> [Directions] Begin with the line in which "class: Mammalia" appears and end with the final line of the entries. Retype each one exactly and add nothing.

> [Input records]

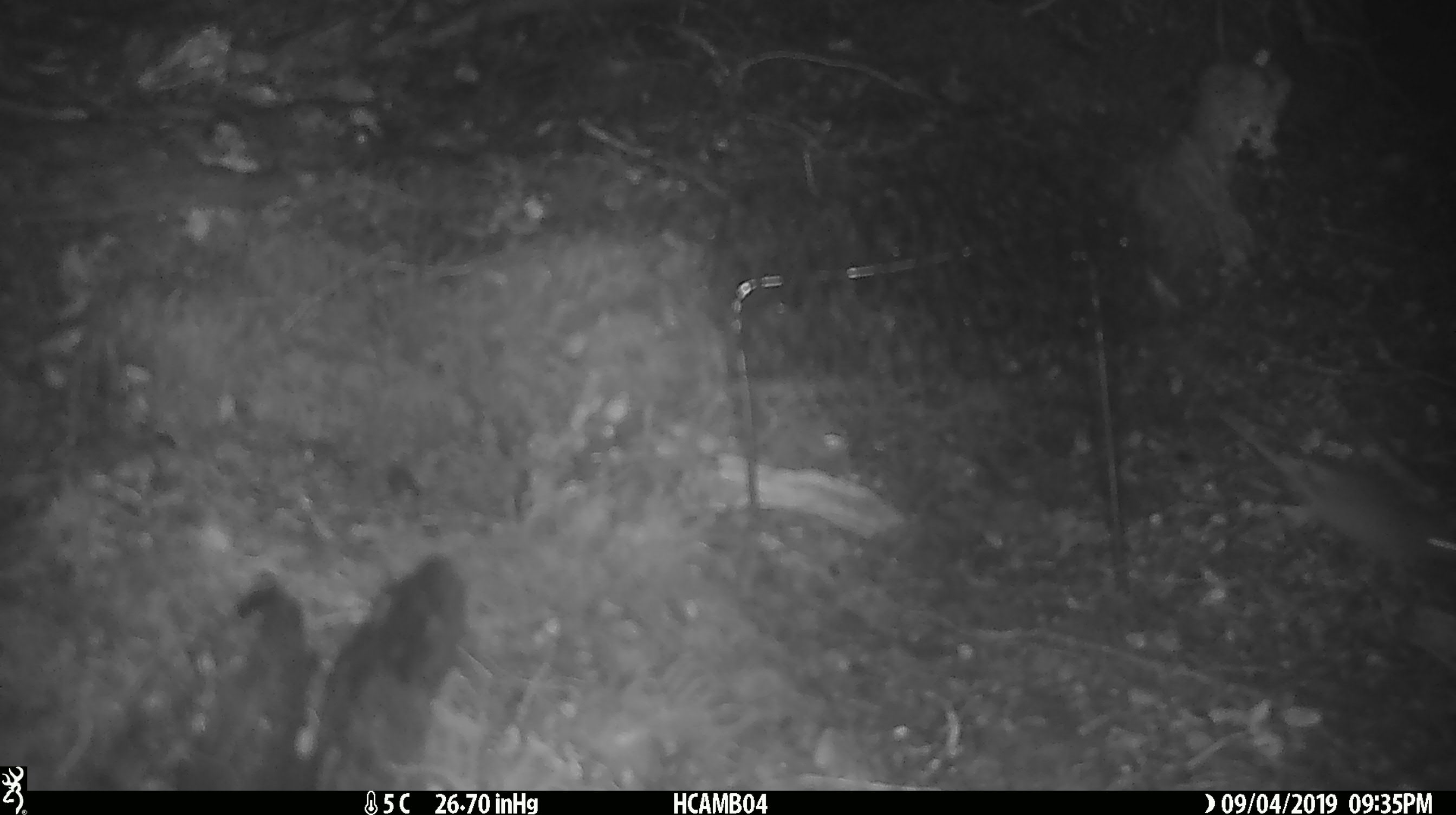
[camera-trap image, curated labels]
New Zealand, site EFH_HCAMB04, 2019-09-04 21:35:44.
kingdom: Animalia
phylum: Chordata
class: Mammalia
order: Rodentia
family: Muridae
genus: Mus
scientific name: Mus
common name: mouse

> [Solution to the problem]
class: Mammalia
order: Rodentia
family: Muridae
genus: Mus
scientific name: Mus
common name: mouse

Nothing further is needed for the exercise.